We described the general process for finding the child language C through grounded theory in Section 5.1 interleaved with the specific process for UCLID5 (mostly on lines 223 to 241) but we omitted some details due to space constraints. We will add detail to the description of the general process by drawing on general guidelines for using grounded theory in software engineering (e.g., Stol et al. 2016) and specific case studies (e.g., Barke et al. 2023). We will add detail to the specific process for UCLID5 by including concrete examples, possibly in the appendix.

评论

Thank you for your response and explanation. Please include general guidelines and specific case studies in the next iterations of the paper. My question has been addressed, and I have no further inquiries.

最终决定

This work proposes a method for supporting LLM-based language generation in very low resource programming languages by invoking the LLM to generate code in a hallucinated library in a high-resource language instead, and then translating this program to the low-resource language using an SMT solver and iterative repair.

Reviewers agreed that this is both an important subject and that the proposed technique is quite novel and interesting. The results also highlight that this method can rather substantially improve the quality of the programs generated in a very low resource language.

At the same time, the reviewers noted that the evaluation is rather limited, focusing on just 33 (test) and 317 (fine-tuning) programs in one language (UCLID5). While the results on this set are very strong compared to baselines, this inherently provides limited evidence of the effectiveness and generalizability of the technique.
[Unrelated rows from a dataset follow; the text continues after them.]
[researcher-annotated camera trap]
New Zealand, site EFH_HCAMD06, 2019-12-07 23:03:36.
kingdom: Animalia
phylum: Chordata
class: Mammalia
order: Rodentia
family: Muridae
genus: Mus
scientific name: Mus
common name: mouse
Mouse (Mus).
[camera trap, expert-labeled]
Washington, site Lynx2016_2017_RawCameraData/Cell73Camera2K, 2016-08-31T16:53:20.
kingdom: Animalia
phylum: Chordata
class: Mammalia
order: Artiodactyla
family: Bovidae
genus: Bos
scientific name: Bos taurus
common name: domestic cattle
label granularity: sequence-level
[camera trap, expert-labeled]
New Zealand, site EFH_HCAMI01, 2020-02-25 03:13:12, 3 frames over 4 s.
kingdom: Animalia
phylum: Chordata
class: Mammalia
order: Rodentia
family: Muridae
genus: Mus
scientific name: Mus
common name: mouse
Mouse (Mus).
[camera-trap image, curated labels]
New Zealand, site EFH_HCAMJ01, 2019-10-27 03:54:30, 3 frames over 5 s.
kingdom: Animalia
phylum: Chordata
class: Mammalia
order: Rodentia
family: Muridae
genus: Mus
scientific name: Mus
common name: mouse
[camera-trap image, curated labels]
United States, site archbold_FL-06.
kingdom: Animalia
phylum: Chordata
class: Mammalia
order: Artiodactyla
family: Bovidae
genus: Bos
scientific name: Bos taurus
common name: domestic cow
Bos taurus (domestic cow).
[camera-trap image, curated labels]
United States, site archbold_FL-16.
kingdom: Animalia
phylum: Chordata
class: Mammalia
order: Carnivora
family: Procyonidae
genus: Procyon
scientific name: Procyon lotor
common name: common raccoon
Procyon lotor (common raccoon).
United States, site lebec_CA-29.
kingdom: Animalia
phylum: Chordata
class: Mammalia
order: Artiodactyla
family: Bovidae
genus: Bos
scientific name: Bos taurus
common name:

Some reviewers also raised concerns around the limited choice of models and the absence of other prompting strategies as baselines.

As evidenced by the diverging scores, the reviewers weighed the limited evaluation against the technical novelty and positive results in different ways, with the majority opting to accept the work. Given this, and the importance of investigations in this under-studied domain and the significant novelty of this work, we have decided to recommend accepting this work. The authors are encouraged to incorporate the rich feedback from the reviews and to clearly note the limitations in the evaluation in the camera-ready version of the paper.